(Saved entries)
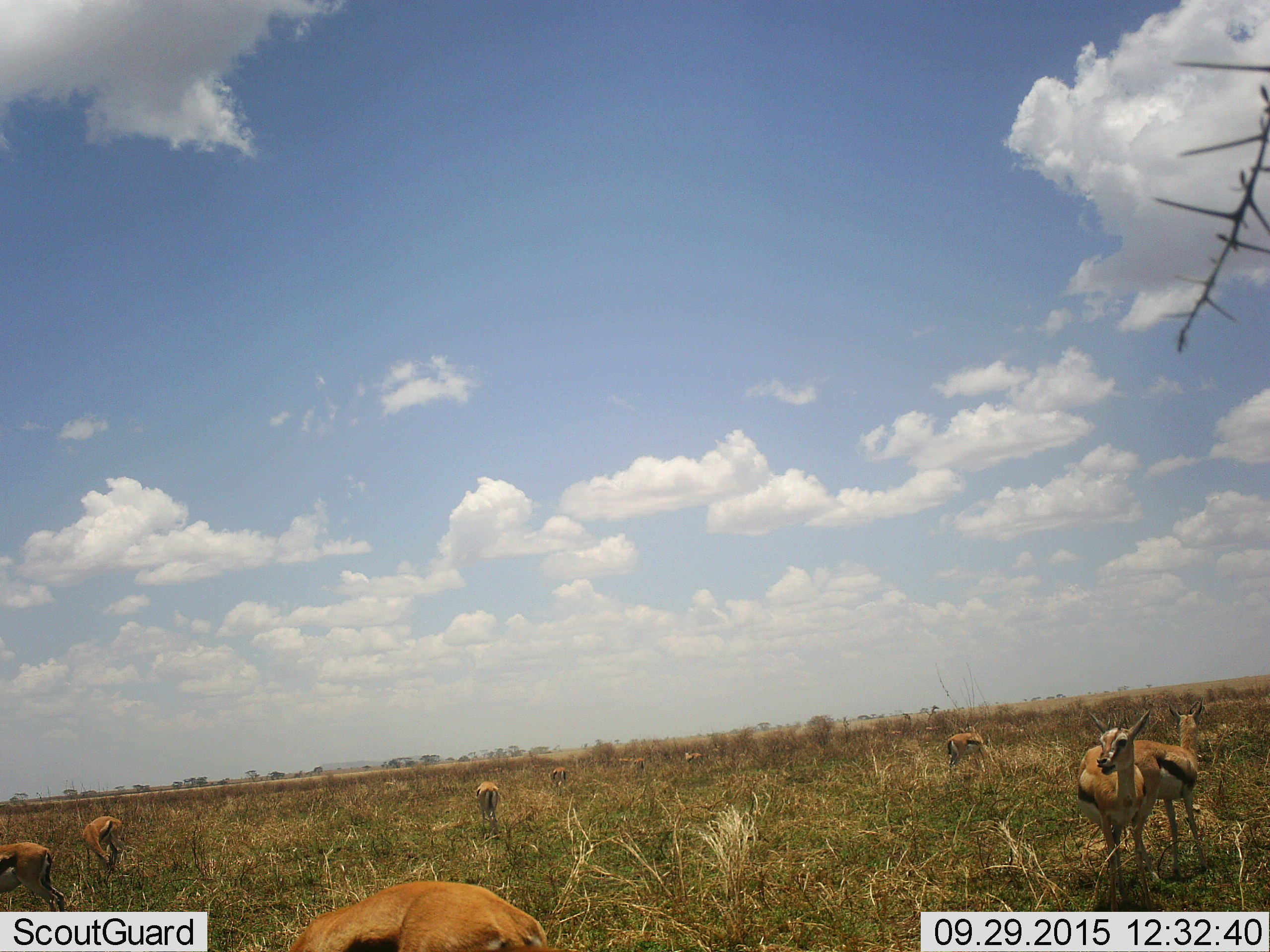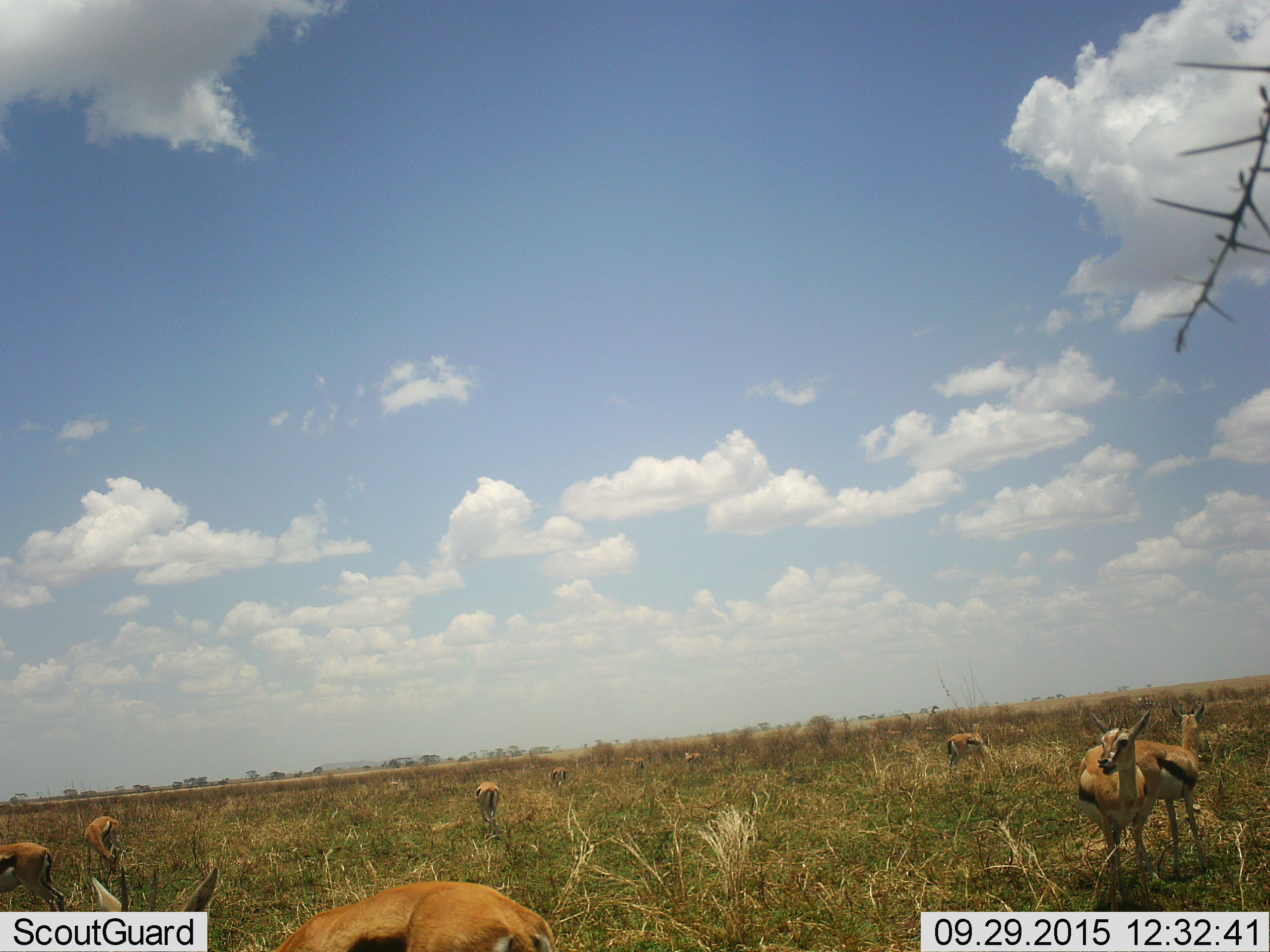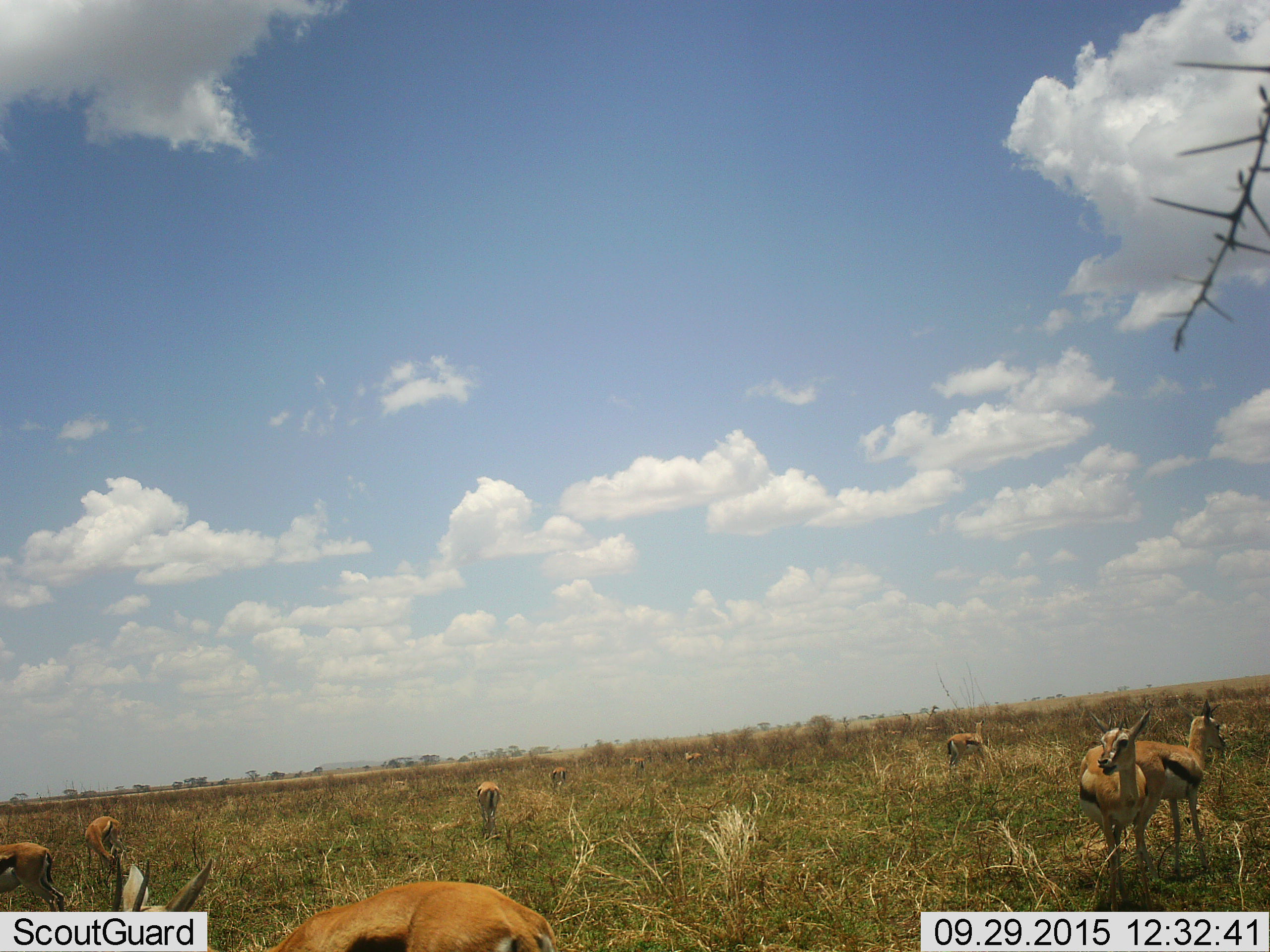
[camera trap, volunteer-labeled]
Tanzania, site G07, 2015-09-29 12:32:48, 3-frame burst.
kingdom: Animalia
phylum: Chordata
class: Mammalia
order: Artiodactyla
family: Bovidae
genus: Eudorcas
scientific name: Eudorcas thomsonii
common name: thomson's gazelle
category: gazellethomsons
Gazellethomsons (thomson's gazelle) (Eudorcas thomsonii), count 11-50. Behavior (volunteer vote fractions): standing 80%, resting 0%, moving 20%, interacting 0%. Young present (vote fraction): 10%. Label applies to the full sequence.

==

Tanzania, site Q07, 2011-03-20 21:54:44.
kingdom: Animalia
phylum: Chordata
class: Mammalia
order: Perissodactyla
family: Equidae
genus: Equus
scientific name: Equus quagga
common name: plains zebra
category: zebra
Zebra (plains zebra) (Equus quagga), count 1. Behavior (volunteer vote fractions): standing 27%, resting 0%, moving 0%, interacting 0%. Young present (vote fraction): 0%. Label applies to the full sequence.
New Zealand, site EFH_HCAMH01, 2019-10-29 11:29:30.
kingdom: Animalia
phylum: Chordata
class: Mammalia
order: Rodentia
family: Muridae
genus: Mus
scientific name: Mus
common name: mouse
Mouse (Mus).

* _THE TASK_:
Once the line with "[camera trap, volunteer-labeled]" is found in the records above, print exactly that line and every line after it through the line with "common name: thomson's gazelle".

* _WRITTEN ANSWER_:
[camera trap, volunteer-labeled]
Tanzania, site G07, 2015-09-29 12:32:48, 3-frame burst.
kingdom: Animalia
phylum: Chordata
class: Mammalia
order: Artiodactyla
family: Bovidae
genus: Eudorcas
scientific name: Eudorcas thomsonii
common name: thomson's gazelle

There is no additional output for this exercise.